(Extracted data entries)

***

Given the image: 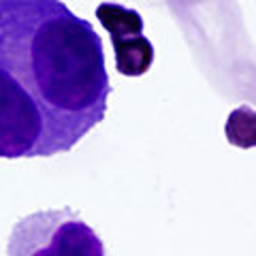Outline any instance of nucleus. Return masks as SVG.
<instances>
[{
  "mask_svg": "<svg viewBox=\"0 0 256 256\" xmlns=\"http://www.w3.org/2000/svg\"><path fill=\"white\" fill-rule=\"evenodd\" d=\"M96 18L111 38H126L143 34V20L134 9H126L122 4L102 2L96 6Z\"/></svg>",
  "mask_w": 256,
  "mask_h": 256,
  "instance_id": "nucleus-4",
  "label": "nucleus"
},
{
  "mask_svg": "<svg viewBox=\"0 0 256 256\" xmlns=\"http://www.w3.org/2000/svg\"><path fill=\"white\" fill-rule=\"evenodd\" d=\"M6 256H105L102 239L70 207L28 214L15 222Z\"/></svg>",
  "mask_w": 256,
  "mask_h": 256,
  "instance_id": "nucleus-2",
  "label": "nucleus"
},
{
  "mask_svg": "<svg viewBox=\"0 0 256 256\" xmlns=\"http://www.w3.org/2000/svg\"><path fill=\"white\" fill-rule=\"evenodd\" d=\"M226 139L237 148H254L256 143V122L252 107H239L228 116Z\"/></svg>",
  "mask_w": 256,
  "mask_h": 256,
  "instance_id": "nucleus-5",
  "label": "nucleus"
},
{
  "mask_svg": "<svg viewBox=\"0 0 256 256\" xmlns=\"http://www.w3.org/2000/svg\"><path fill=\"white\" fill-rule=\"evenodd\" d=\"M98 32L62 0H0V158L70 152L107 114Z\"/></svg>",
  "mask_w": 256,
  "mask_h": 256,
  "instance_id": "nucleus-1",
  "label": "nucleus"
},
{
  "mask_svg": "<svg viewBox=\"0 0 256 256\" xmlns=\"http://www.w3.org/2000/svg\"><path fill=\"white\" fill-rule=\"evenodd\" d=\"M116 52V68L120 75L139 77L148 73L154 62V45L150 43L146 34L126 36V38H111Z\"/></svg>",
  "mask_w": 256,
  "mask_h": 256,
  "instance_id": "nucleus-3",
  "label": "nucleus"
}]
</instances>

***

- [Task goal]: Pull out each line from the listing above that contains the string "http", matching case exactly.

- [Written response]:
  "mask_svg": "<svg viewBox=\"0 0 256 256\" xmlns=\"http://www.w3.org/2000/svg\"><path fill=\"white\" fill-rule=\"evenodd\" d=\"M96 18L111 38H126L143 34V20L134 9H126L122 4L102 2L96 6Z\"/></svg>",
  "mask_svg": "<svg viewBox=\"0 0 256 256\" xmlns=\"http://www.w3.org/2000/svg\"><path fill=\"white\" fill-rule=\"evenodd\" d=\"M6 256H105L102 239L70 207L28 214L15 222Z\"/></svg>",
  "mask_svg": "<svg viewBox=\"0 0 256 256\" xmlns=\"http://www.w3.org/2000/svg\"><path fill=\"white\" fill-rule=\"evenodd\" d=\"M226 139L237 148H254L256 143V122L252 107H239L228 116Z\"/></svg>",
  "mask_svg": "<svg viewBox=\"0 0 256 256\" xmlns=\"http://www.w3.org/2000/svg\"><path fill=\"white\" fill-rule=\"evenodd\" d=\"M98 32L62 0H0V158L70 152L107 114Z\"/></svg>",
  "mask_svg": "<svg viewBox=\"0 0 256 256\" xmlns=\"http://www.w3.org/2000/svg\"><path fill=\"white\" fill-rule=\"evenodd\" d=\"M116 52V68L120 75L139 77L148 73L154 62V45L150 43L146 34L126 36V38H111Z\"/></svg>",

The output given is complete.